Sponsor contributions protect Exxon Mobil scheme from investment losses
NETHERLANDS - The €1.8bn pension fund of Exxon Mobil has managed to keep its coverage ratio above the required funding level to offer indexation despite negative investment returns of 1.2% in 2011, with payments from scheme employers helping to boost its funding.
However, in an effort to reduce equity risk, the fund decreased its 60% strategic securities allocation to 50% in favour of its fixed income holdings, with the annual report now showing a shift to an equal split of assets between stock and fixed income.

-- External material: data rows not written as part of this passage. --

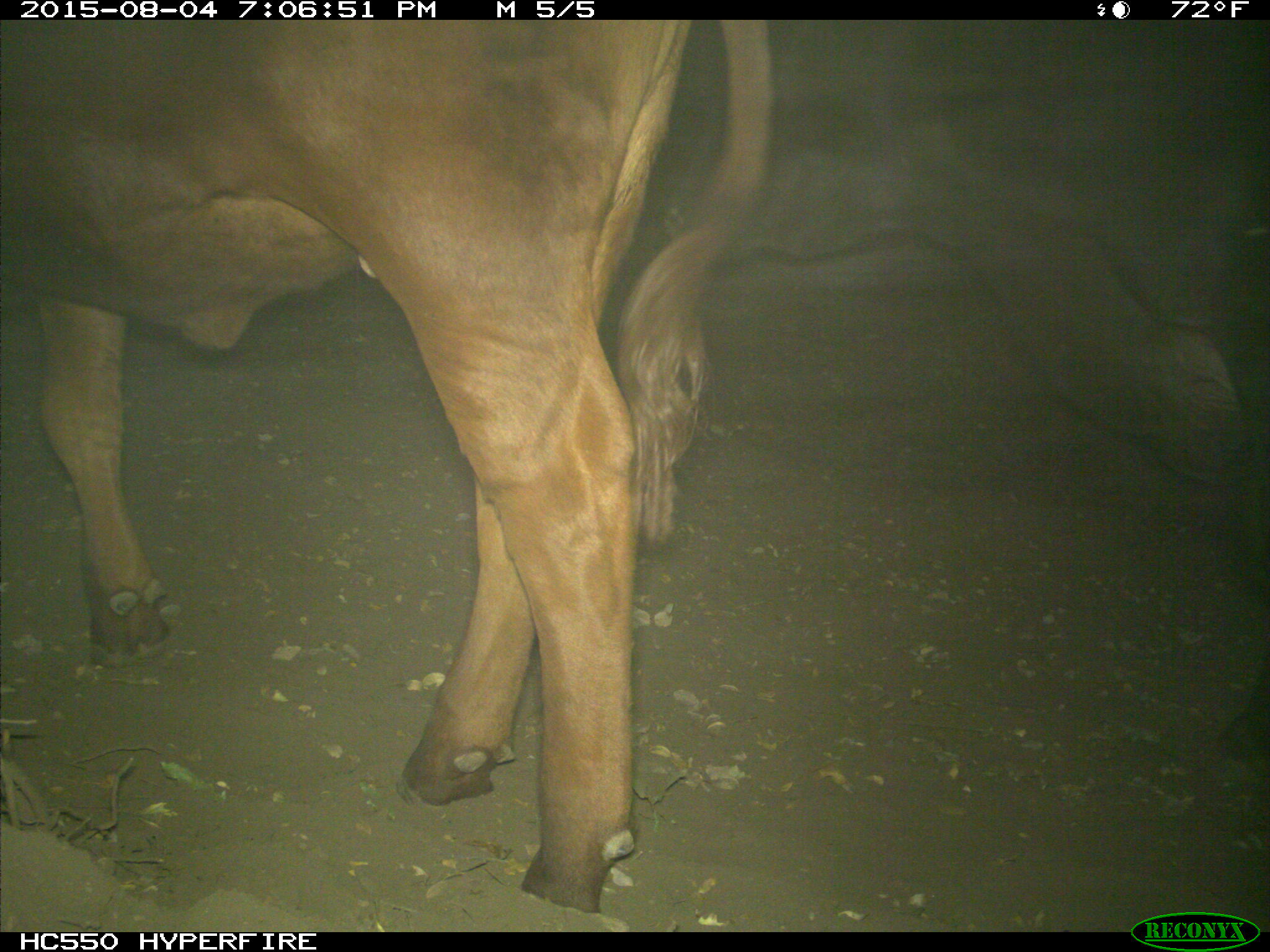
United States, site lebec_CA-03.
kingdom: Animalia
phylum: Chordata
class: Mammalia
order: Artiodactyla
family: Bovidae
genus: Bos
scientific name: Bos taurus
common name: domestic cow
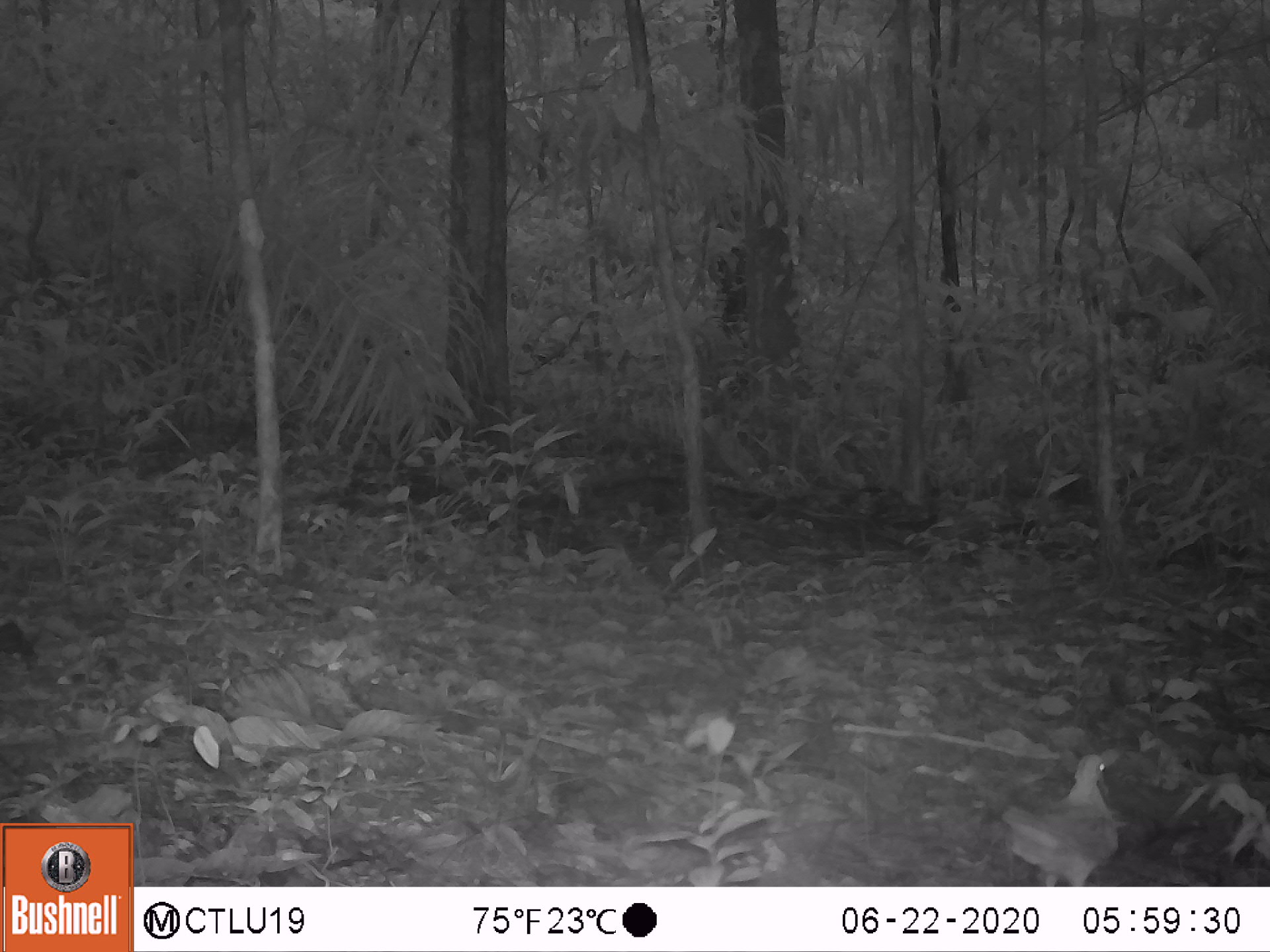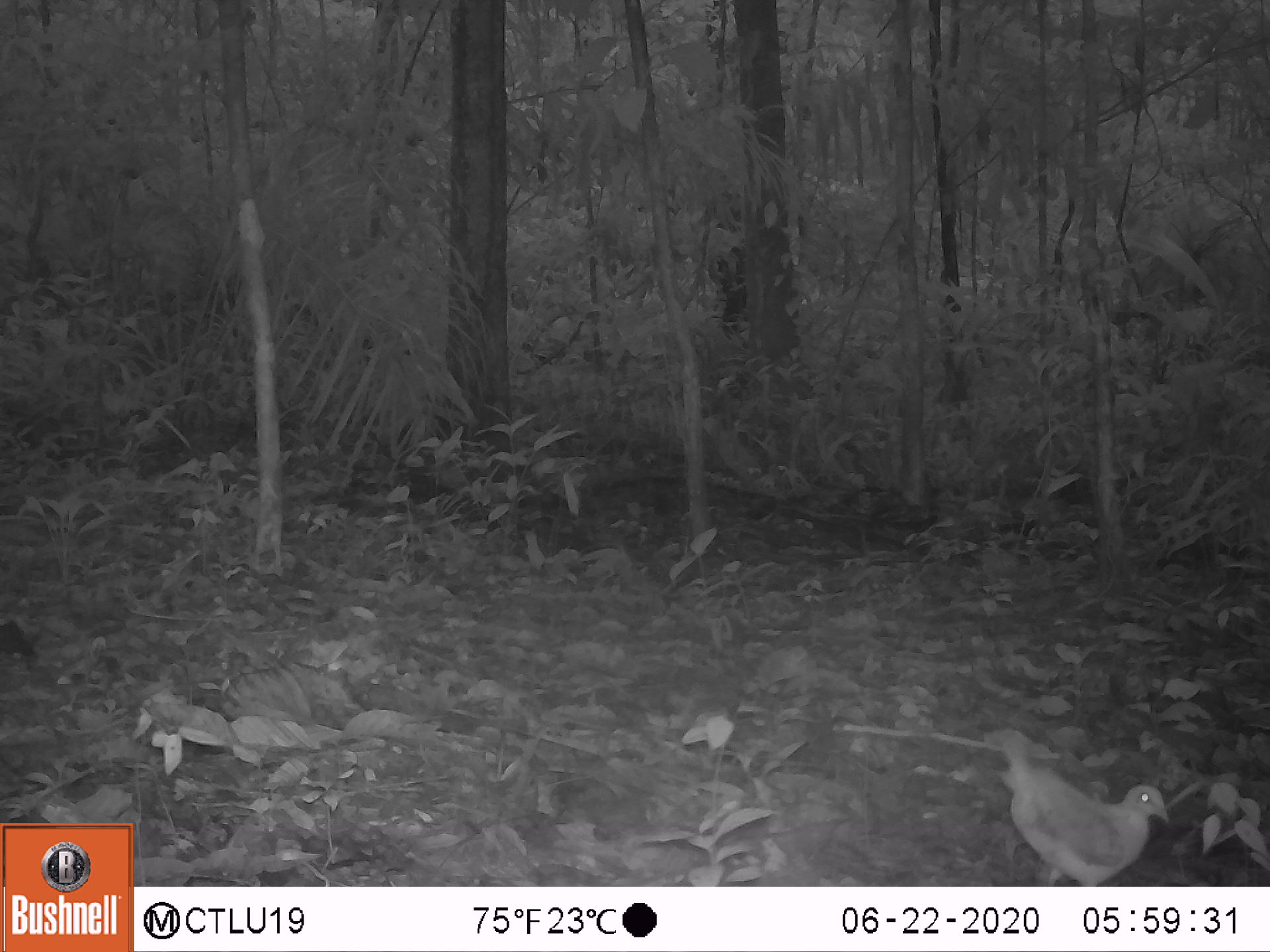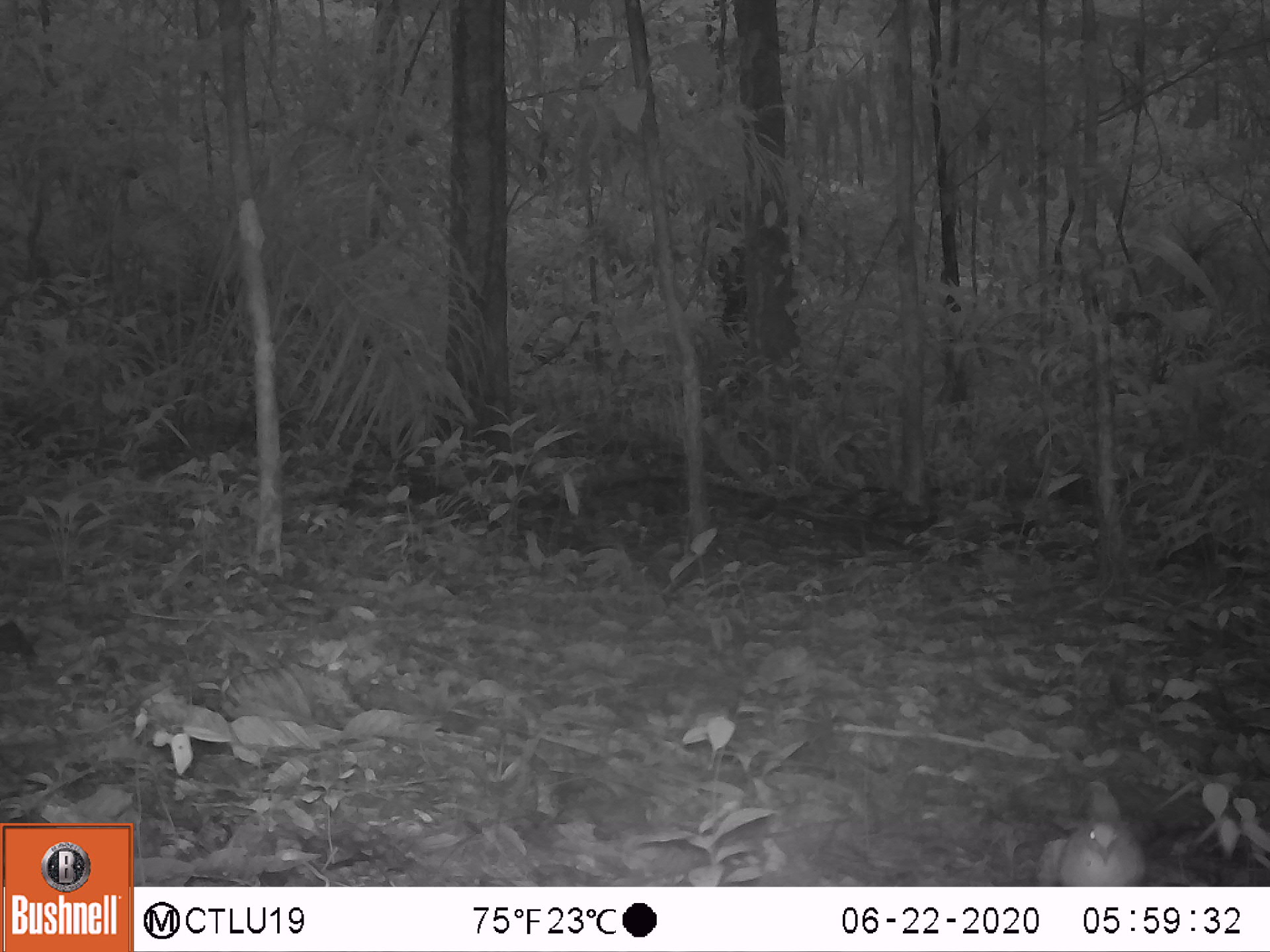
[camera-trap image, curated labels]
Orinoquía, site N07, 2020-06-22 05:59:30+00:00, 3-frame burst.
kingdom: Animalia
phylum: Chordata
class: Aves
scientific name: Aves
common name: bird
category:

The scheme - ‘Protector’ - closed the tax year with a coverage ratio of 125%, whereas is legal requirement for financial buffers equates to a funding of 123.6%.
Following from previous agreements with employers - who had contributed €258m in November - Protector said it returned the surplus amount of €16.8m to its sponsors.
Given its comfortable financial position, the final salary scheme was also able to grant its pensioners and deferred participants an indexation of 1.75% on 1 January 2012.
The board however added that it has responded positively to a suggestion by internal supervisors to look into the possible effects of sponsors discontinuing their financial promises, as well as the impact a further economic downturn.
Following a liability driven investment (LDI) study, Protector’s board said it would gradually convert its five-year bond holdings into long-term paper, in an effort to increase the duration match with the liabilities and to decrease the portfolio’s interest risk.
The Exxon Mobil pension fund does not have a currency hedge in place, but said that it reduced risk to euro-denominated investments to 35% as a result of periodical re-balancing.
The scheme reported a return of 4.1% on its fixed income holdings, whereas its securities yielded -5.4%. Its 3.2% property portfolio generated 5.3%.
Protector has 1,610 active participants, 1,090 deferred members and 2,215 pensioners.